We're about to enter the dregs of winter - a time of year that doesn't tend to get much love. November and December are 'party season', but January through to mid-March, well that's just a drag we'd happily do without.
But could we be missing a trick? Think back over the past couple of years or so. How many times did you find yourself thinking: if only I had some time to myself; wasn't so busy; could just slow down?
Well, maybe here's your chance. With a bit of rebranding, late winter - in all its empty-diary, tightened-purse-strings glory - might be exactly what we've been wishing for.
Life in the slow lane
Slow living - which is basically about dialling down a gear and being more present - was made for this time of year. You might be doing it already, or maybe you're desperate for it but aren't quite 'there', but the concept is a simple one.
It's about reframing our approach to time and shifting focus. Savouring rather than rushing. Knowing that sometimes having no plan is the plan. Rejoicing in the joy of a ploddy morning pottering around in your robe, exploring a new Spotify playlist and watching the birds through the window as the good coffee brews, rather than berating yourself for 'wasting time'.

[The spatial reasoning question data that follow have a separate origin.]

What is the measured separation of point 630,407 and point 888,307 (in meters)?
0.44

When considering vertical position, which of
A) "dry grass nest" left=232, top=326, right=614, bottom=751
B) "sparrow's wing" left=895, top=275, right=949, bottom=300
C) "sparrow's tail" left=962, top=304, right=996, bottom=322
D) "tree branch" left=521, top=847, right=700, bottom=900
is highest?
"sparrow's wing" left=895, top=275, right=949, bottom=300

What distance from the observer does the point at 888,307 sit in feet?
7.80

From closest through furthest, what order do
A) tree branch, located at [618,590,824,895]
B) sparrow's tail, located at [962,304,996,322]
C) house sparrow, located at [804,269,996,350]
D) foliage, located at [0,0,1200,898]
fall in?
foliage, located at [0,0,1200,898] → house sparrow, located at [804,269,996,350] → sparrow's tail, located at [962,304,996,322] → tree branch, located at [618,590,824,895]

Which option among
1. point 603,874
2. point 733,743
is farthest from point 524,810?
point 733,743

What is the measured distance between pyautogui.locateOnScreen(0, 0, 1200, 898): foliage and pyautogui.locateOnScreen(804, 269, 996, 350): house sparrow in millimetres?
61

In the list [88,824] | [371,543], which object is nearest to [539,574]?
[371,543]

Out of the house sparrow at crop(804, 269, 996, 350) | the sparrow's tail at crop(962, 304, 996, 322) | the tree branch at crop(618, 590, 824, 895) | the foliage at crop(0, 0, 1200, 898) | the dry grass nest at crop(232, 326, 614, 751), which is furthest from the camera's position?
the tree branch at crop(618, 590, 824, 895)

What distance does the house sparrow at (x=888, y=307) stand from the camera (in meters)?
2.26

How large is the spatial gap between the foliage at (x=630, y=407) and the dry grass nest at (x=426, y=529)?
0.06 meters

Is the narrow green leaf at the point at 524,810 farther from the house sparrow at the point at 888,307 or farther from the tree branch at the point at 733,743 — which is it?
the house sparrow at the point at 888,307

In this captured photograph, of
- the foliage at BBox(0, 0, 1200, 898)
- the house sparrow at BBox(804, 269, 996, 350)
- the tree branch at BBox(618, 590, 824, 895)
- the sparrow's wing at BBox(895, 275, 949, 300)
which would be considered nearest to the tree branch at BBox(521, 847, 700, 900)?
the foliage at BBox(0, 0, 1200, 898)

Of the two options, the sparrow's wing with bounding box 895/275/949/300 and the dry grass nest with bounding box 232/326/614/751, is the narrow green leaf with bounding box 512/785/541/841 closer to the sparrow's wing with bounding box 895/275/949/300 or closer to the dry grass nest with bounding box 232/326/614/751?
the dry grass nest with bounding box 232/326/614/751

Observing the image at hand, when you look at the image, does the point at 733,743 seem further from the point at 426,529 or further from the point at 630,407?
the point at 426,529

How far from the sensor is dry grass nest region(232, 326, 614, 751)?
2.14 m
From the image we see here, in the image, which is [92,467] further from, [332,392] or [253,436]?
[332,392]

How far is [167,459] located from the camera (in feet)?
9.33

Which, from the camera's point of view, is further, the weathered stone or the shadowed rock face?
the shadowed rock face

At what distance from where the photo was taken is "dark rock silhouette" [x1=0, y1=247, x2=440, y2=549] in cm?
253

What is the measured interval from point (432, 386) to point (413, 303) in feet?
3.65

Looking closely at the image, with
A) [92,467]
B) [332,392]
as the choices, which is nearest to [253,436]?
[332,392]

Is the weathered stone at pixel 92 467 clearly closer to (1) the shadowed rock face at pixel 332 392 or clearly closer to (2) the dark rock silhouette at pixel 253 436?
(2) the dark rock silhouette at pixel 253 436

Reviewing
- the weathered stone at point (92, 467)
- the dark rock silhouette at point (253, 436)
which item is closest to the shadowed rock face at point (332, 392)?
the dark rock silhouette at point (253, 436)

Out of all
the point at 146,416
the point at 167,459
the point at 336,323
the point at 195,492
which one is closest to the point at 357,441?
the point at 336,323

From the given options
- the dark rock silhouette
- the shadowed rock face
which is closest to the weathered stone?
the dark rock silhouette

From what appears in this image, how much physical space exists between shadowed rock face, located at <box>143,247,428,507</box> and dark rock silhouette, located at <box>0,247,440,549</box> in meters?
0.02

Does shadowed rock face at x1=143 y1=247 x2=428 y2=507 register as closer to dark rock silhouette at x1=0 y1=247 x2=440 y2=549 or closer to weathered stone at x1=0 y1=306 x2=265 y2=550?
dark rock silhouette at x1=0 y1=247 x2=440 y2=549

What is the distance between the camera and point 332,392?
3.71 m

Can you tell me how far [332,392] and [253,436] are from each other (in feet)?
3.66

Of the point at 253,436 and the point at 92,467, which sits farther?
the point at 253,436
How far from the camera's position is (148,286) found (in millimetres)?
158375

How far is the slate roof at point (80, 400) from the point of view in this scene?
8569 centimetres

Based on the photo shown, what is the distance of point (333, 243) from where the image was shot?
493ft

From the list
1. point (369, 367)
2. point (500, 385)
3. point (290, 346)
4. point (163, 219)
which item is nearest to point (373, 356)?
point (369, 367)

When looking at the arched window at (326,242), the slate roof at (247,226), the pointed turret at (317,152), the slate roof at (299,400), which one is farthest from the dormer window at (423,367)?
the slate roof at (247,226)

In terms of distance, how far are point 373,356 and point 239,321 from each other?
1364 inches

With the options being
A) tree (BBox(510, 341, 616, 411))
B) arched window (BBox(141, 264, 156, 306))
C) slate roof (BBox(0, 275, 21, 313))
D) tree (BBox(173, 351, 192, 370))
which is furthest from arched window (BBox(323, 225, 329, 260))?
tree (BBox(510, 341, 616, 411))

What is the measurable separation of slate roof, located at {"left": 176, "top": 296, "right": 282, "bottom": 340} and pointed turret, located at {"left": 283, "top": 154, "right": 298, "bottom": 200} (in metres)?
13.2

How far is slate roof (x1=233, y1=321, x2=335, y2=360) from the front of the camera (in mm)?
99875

It sounds so basic - and it is - but 'modern life' has made us masters at doing the exact opposite. We're often so used to running on stress and being constantly distracted and 'productive', even when we do get the chance to slow down, we're not sure what to do with it.
"By slowing down, we start living every moment fully. That means taking more pleasure from everything we do. We become more creative and efficient. We eat better, boost our energy and reinvigorate our health. We build stronger relationships. Slowing down also brings an inner calm and gives us the time and space to reflect deeply," says Carl Honore, author of 2004's global bestseller In Praise Of Slow, and 2012's The Slow Fix. "That means we can start seeing that everything and everyone is connected. A slow world would be kinder, more humane and more sustainable."
You make the rules
One of the biggest beauties of slow living is it's something you can just get on with on your own terms, as and when it suits. There is a Slow Living Movement, and of course you can seek inspiration from all sorts of sources, but this isn't about following a rigid formula, or abandoning all commitments and disengaging. Quite the opposite.
Even Honore says he's "not an extremist of slowness. I love speed. Faster is often better - we all know that. But not always better. And that's the key here. Being slow means doing everything at the correct speed: quickly, slowly or whatever pace works best.
"Slow means being present, living each moment fully, putting quality before quantity in everything from work and sex to food and parenting. Ultimately, it's about living your life rather than rushing through it," adds the writer.
It certainly shouldn't add to any sense of pressure either. When we're overwhelmed and overstretched, it's so easy for even self-care to feel like a pressure, another thing we 'should' be doing but are failing at. Honore agrees that this is a common trap, but we can step away from it.
"Part of what drives our roadrunner, always-on world is the toxic culture of perfectionism. The last thing we want to do is turn slowing down into another item on our to-do list, or a stick to beat ourselves with, or a performance to burnish on social media," he says.
"Life is messy and human beings are fallible, which means you're never going to live every moment at the perfect tempo. And that's OK. The secret lies in trying to find the right tempo for each moment, while accepting you won't always hit the sweet spot.
"Embracing slow is a lifelong adventure, where you're always learning, experimenting and pivoting. It's not a thing that you 'get done' and then move on with the rest of your life. It's a way to reinvent your life so you live it to the full."
So rather than wishing the dregs of winter away, how about embracing the chance to live a little slower?